SCA must take place when the payer:

  • Accesses their payment account online.

  • Initiates any electronic payment transaction.

  • Performs any action through a remote channel which may imply a risk of a payment fraud or other abuses.

In terms of security, European banks had to update their authentication elements that they provide their customers with. They had to, for example, replace already existing solutions with, for example, cell phone messages or more advanced access tokens.

Payment Initiation Service

Payment Initiation Services (PIS) enable customers to instantly transfer money between their accounts within different banks and to make online purchases. The process takes place within their application or a website.

Payment Initiation Service flow

  1. A customer, using a third-party provider’s application or website, clicks the Pay Now button.
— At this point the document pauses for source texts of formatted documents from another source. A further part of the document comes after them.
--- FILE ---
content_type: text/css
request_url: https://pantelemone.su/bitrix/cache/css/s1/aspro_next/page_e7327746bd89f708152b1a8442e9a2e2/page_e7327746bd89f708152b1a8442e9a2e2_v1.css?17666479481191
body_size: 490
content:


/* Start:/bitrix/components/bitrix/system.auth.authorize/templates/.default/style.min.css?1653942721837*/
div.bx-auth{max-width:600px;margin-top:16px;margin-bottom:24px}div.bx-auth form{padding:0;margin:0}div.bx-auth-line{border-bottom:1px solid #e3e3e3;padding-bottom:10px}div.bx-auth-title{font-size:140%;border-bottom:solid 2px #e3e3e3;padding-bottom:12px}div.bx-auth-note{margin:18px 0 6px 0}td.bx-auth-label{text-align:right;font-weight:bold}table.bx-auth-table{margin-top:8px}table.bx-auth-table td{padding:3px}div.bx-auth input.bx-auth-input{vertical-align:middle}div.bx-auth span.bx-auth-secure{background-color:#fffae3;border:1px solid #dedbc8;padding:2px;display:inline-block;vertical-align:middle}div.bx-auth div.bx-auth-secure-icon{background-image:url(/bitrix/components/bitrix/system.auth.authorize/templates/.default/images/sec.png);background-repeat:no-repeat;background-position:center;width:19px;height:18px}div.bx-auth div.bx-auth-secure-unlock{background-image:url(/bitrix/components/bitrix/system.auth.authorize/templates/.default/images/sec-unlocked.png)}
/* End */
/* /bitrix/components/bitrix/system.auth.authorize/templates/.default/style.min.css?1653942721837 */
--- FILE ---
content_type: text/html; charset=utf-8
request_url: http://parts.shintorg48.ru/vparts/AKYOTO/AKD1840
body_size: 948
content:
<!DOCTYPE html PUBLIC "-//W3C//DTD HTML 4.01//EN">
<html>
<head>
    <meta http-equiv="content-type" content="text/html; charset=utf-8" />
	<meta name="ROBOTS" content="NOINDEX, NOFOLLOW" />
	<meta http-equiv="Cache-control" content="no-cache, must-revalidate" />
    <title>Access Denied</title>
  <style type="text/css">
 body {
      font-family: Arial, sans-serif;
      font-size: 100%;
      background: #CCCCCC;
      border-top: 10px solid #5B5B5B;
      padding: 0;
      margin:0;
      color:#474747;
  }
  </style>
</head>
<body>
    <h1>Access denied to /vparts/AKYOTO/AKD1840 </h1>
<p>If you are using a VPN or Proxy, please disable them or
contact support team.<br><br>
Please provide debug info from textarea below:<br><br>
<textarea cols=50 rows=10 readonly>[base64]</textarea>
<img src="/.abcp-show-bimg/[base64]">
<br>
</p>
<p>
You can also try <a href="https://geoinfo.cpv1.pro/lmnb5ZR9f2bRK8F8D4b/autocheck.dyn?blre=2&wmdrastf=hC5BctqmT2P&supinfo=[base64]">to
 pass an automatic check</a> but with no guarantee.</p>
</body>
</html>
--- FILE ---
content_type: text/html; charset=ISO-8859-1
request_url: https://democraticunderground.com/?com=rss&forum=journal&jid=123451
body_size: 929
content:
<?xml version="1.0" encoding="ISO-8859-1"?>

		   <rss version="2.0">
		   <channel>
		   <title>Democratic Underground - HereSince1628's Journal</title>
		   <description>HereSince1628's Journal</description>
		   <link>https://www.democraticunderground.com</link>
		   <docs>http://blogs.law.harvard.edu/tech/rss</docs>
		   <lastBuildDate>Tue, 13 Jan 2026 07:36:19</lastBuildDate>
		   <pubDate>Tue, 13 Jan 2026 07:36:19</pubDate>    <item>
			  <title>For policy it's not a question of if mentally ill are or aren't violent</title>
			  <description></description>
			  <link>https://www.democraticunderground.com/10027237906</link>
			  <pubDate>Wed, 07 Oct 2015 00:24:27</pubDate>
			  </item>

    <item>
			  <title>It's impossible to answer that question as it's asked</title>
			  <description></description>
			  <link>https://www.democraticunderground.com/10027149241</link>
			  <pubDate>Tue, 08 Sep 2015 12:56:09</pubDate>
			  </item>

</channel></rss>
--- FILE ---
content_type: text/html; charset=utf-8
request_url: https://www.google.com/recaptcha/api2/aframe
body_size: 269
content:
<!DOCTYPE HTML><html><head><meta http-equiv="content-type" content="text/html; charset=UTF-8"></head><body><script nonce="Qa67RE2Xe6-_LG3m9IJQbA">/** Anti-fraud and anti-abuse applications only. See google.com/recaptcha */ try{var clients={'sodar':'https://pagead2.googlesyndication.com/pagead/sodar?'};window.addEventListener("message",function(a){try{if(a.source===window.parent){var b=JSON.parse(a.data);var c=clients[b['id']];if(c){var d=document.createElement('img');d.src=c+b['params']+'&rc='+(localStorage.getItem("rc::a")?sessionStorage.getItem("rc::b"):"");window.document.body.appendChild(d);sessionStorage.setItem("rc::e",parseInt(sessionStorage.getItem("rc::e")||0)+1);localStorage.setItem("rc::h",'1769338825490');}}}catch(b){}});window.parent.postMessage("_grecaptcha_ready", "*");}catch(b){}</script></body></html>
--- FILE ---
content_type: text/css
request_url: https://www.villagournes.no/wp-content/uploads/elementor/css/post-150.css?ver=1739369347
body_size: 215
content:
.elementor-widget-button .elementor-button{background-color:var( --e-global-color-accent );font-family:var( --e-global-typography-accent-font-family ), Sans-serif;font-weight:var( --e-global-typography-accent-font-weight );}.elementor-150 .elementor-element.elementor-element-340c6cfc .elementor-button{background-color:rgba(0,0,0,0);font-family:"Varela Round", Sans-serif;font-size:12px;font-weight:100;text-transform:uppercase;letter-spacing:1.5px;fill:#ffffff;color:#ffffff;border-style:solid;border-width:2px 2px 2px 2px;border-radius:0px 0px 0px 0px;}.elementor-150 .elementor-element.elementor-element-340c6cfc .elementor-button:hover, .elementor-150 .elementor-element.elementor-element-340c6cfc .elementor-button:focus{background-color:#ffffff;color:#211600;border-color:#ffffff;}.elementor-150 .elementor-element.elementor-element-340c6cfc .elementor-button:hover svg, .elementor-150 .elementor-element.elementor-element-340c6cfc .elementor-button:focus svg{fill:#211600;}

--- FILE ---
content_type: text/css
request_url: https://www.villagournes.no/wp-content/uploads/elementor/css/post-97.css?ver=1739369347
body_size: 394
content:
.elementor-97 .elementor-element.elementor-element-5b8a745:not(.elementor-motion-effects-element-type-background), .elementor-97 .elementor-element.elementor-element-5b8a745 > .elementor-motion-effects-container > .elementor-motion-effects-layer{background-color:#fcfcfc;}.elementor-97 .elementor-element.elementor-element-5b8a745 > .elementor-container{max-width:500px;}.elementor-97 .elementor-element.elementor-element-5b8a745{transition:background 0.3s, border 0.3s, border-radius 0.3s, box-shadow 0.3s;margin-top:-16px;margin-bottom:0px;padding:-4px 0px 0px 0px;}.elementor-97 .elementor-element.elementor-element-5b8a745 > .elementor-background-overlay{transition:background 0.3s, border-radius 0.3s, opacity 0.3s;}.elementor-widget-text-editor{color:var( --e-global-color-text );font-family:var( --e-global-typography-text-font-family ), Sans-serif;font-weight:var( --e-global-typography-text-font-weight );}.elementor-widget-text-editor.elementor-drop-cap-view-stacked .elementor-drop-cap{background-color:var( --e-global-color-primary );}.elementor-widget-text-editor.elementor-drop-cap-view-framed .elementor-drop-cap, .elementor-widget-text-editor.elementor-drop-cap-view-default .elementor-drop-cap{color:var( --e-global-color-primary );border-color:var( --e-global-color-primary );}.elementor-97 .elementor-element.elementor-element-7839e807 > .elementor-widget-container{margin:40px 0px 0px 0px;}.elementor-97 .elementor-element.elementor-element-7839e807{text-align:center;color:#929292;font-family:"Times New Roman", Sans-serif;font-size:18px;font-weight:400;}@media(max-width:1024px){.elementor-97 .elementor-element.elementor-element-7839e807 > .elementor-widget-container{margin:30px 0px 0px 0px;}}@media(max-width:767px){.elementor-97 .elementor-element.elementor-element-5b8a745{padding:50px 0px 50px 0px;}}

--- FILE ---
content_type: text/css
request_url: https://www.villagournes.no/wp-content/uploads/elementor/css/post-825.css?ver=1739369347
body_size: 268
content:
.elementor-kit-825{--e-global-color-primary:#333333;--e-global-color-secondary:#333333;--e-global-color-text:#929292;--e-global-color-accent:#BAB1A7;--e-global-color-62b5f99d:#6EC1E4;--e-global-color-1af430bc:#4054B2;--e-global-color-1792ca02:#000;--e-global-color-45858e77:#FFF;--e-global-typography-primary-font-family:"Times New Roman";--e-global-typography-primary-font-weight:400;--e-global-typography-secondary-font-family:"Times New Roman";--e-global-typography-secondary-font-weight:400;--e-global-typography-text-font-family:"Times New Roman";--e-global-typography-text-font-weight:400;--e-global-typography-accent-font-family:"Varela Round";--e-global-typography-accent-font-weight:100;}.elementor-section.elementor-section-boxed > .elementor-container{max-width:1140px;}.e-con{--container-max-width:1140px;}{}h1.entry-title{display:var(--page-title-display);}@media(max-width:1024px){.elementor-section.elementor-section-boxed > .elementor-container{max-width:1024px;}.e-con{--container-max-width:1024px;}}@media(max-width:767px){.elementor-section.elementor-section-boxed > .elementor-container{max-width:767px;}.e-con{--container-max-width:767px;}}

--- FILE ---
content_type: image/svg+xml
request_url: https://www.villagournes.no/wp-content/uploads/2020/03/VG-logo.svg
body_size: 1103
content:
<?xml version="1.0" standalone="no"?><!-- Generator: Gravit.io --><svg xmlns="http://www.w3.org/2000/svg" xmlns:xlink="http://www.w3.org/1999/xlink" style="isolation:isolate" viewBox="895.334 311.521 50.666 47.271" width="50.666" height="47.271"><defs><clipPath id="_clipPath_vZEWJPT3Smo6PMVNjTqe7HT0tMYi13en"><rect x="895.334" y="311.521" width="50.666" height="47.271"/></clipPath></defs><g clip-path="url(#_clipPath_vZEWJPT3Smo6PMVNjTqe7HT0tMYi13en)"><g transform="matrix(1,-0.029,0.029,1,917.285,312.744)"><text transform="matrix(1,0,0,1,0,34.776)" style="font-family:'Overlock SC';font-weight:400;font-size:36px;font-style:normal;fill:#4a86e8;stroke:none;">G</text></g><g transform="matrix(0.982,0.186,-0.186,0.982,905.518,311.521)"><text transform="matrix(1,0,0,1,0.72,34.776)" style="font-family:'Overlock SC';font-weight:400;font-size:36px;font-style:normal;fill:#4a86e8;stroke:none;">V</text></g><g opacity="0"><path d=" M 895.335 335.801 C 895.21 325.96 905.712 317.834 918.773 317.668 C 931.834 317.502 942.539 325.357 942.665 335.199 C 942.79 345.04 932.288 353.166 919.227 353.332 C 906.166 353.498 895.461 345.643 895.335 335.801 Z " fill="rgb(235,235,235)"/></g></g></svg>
  2. The customer’s banking interface pops up and allows the customer to authenticate themselves.

  3. Payment consent is provided to the customer with all the details, like amount, description, and payee provided for approval.

    Read more

    To learn more about consents, see the How consents are managed in Open Banking documentation.

  4. If the customer approves the transaction, it is instantly made by the TTP.

Payment Initiation Services Providers

Payment Initiation Services Providers (PISPs) are service providers that facilitate the use of online banking to make payments online. They create an interface that bridges the gap between the customer’s account and the merchant’s account. They provide all the information needed for the bank to enable a payment transaction (like, for example, the amount of funds, or account number). They inform the store of a transaction taking place. In other words, PISPs can access consumer and business accounts directly by utilizing the bank’s APIs.

Before PSD2 came into life, Third-Party Providers had it difficult to offer larger-scale solutions as online banking was not regulated between different countries that belonged to the EU or EEA. Now, the payments market is much more accessible for new players and it is easier for already existing actors to provide such services. Both new players and existing actors have to comply with all rules for traditional service providers, like authorization, registration, and authorities supervision.

Account Servicing Payment Service Provider

Account Servicing Payment Service Providers (ASPSP) provide and maintain payment accounts for payment service users. They may be a bank or a similar institution. PSD2 requires ASPSPs to publish their READ/WRITE APIs to enable their customers to share their account transactions data with third-party providers (TPPs), like PISPs.

How ACP supports OB payment services

Authorization Control Plane can be treated as a safeguard for Account Servicing Payment Service Providers. ACP can be utilized to authorize and authenticate OAuth client applications (in this case, PISPs) and to authenticate the customers trying to make online transactions. Such user authentication can be also enhanced by the ACP using strong customer authentication if needed. ACP also provides a possibility to create and manage custom consent pages that can be used to get payment authorization from the users (payers).